» TASK INPUTS
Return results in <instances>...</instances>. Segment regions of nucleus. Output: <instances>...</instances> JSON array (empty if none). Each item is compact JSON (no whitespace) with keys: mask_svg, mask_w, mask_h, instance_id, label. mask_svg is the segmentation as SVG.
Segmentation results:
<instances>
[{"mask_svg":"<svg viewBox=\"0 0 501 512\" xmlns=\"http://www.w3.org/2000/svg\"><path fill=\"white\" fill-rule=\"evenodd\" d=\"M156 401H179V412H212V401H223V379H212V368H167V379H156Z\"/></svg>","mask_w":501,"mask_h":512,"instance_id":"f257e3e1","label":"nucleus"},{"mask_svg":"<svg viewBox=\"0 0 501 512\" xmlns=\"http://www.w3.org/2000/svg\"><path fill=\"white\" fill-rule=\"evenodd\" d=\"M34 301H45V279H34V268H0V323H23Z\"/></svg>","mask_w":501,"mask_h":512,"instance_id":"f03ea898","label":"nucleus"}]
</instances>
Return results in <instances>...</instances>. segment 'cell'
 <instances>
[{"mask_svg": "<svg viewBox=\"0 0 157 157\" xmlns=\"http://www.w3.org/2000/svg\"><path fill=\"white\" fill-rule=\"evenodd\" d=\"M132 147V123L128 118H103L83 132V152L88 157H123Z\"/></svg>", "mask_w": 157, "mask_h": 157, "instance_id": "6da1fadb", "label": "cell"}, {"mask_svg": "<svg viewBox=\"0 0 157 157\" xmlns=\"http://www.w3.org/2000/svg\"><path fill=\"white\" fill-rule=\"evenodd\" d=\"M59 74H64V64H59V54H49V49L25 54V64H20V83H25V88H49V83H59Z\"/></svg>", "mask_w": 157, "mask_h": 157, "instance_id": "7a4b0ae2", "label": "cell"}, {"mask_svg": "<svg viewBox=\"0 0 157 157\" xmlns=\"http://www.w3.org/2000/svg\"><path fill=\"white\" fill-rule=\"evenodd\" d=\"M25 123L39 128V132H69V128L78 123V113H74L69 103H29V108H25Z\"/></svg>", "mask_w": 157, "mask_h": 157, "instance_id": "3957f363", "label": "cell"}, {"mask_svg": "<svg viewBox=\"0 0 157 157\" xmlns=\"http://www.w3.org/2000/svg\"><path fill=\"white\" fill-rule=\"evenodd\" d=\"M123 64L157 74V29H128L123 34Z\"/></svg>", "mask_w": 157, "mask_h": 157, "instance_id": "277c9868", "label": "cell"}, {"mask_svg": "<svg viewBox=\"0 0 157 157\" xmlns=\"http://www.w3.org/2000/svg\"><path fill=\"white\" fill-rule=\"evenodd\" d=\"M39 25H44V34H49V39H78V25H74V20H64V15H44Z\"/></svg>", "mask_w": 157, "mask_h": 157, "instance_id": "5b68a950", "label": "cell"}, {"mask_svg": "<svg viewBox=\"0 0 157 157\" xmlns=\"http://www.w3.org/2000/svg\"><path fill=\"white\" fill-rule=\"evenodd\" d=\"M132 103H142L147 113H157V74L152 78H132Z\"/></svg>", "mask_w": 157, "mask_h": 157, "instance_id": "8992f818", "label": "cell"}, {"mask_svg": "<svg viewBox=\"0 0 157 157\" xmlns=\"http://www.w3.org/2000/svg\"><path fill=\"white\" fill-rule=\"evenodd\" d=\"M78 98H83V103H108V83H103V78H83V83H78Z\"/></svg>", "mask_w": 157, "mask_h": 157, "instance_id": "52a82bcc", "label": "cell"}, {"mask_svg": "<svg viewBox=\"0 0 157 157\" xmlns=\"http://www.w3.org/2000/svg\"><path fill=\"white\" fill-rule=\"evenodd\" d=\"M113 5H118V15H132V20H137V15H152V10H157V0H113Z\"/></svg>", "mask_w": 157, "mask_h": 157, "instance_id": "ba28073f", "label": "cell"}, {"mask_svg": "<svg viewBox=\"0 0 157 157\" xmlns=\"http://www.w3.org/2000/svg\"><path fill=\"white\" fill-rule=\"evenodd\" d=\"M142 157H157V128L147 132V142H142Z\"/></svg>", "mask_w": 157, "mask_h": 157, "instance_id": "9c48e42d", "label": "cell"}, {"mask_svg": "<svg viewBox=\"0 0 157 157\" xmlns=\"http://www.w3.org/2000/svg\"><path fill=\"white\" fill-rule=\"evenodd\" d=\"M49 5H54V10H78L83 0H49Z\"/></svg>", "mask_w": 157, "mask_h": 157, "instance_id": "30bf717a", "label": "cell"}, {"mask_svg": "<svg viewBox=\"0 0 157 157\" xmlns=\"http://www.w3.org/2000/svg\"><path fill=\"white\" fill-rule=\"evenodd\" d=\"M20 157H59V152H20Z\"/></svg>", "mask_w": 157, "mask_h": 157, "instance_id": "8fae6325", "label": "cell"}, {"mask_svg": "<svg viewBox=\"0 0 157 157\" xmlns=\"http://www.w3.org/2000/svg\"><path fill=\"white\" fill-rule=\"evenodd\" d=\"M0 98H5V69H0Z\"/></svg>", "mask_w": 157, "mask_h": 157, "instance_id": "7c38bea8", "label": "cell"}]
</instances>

» AIM
Find each line in the material above that contains the string "with". Case counts.

» THE RESULT
Return results in <instances>...</instances>. Segment regions of nucleus. Output: <instances>...</instances> JSON array (empty if none). Each item is compact JSON (no whitespace) with keys: mask_svg, mask_w, mask_h, instance_id, label. mask_svg is the segmentation as SVG.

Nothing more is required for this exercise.